# What this exercise asks
1. Decide whether each statement below agrees with the trip report, answering yes or no and quoting the words of the trip report that settle it. (a) The old hiking guide mentions small caves near a trail. (b) The writer reached the Great Frog Boulder and measured it. (c) On Day Two the writer spotted the Profile Rock at Devil's Den with binoculars.
2. Repeat the trip report word for word, covering everything from "Day Two: I revisited" down to "Half Moon Beach.".

# Selected extract
========================================

Tuesday, October 21, 2008

This time of year is traditionally devoted to visiting the Middlesex and Essex County areas.

Day One: Heading on into the Middlesex Fells, I looked into an old lead from an even older edition of an AMC hiking guide. They mention "small caves" near a trail. My first discovery in the area was a splendid Indian profile amongst the rocks. Then I came across what is likely the "caves" but rock - or even "cave-like" - formations might be a better way to describe them. Farther along the trail, now in somewhat of a valley, a ledge contained another one of these small formations. Certainly much better examples of caves do exist within the Fells. Back on the road and heading past the Great Stone Face formation, I arrived at a rocky summit and park where another cave was reported. Again, a "cave-like" formation is all there was to be found near the top of a vertical ledge. Moving up the road, at the urban Pine Banks Park, I looked into the origin of an old postcard called "A Rocky Nook". I first thought it might be in the main picnic area but soon discovered it lay in a slightly more remote area around the back of the pond. Going out of Town, I passed the Old Indian Cave and a major road intersection where history recorded a large perched erratic once existed - or maybe still exists. Then on to the Bow Ridge area of Lynnfield where old quarries awaited me. One has some elaborate painting on the quarry wall depicting large clusters of skulls, hence the name Skull Rock. I had expected to hike on in to the Great Frog Boulder to give it a measure but took a wrong turn, a little past the Pirate Boulder, ending up almost back at my starting point. So another time. Just to the north, a quickie trip was made in to Ship Rock to get a circumference measurement. While in the area I gave it a go to find Wigwam Rock in light of some new information and picture I came across. Despite running across a number of 'worthy' erratics none seemed to fit the description and picture completely. Finally to complete the day, I took in Witch Rock.

Day Two: I revisited the Chief Wingaersheek profile in an old quarry quite near to my campground. Moving up the western side of Cape Ann, I investigated a new view on a postcard of an old site at Great Rock. Coming up - and around - Halibut, I made my way down the east coast to the granite pier where I took in the seashore with binoculars, looking in vain for the Profile Rock at Devil's Den and the Oldest Inhabitant profile rock formation. Just down the road, I entered Dogtown to tour the Whale's Jaw, measure Peter's Pulpit, and take in the Briar Swamp area including glacial boulder caving at Raccoon Ledges. The rest of he afternoon was a leisurely ride down the coast, stopping at Good Harbor Beach where massive waves pummeled Bass Rocks, likely site of the Old Man's Cave (rock formation). Finishing up the day was Stage Fort Park with Tablet Rock and the very picturesque Half Moon Beach.

========================================

# Material provided
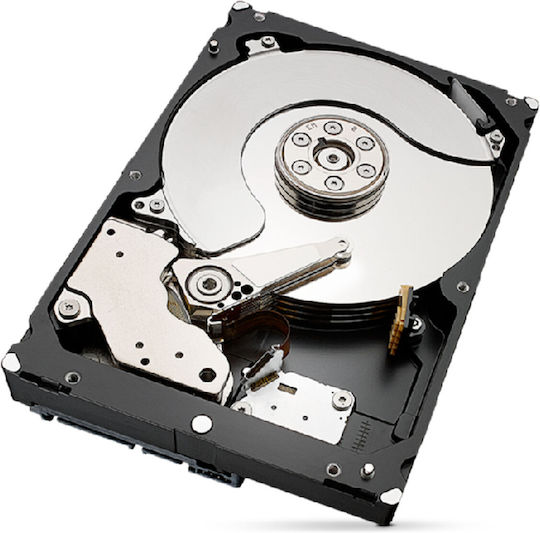 Seagate Ironwolf Pro 4TB HDD Hard Drive 3.5" SATA III 7200rpm with 256MB Cache for NAS ST4000NT001 view 3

========================================

# List of answers
1.
(a) Yes: "They mention "small caves" near a trail."
(b) No: "took a wrong turn, a little past the Pirate Boulder, ending up almost back at my starting point. So another time."
(c) No: "looking in vain for the Profile Rock at Devil's Den"

2.
Day Two: I revisited the Chief Wingaersheek profile in an old quarry quite near to my campground. Moving up the western side of Cape Ann, I investigated a new view on a postcard of an old site at Great Rock. Coming up - and around - Halibut, I made my way down the east coast to the granite pier where I took in the seashore with binoculars, looking in vain for the Profile Rock at Devil's Den and the Oldest Inhabitant profile rock formation. Just down the road, I entered Dogtown to tour the Whale's Jaw, measure Peter's Pulpit, and take in the Briar Swamp area including glacial boulder caving at Raccoon Ledges. The rest of he afternoon was a leisurely ride down the coast, stopping at Good Harbor Beach where massive waves pummeled Bass Rocks, likely site of the Old Man's Cave (rock formation). Finishing up the day was Stage Fort Park with Tablet Rock and the very picturesque Half Moon Beach.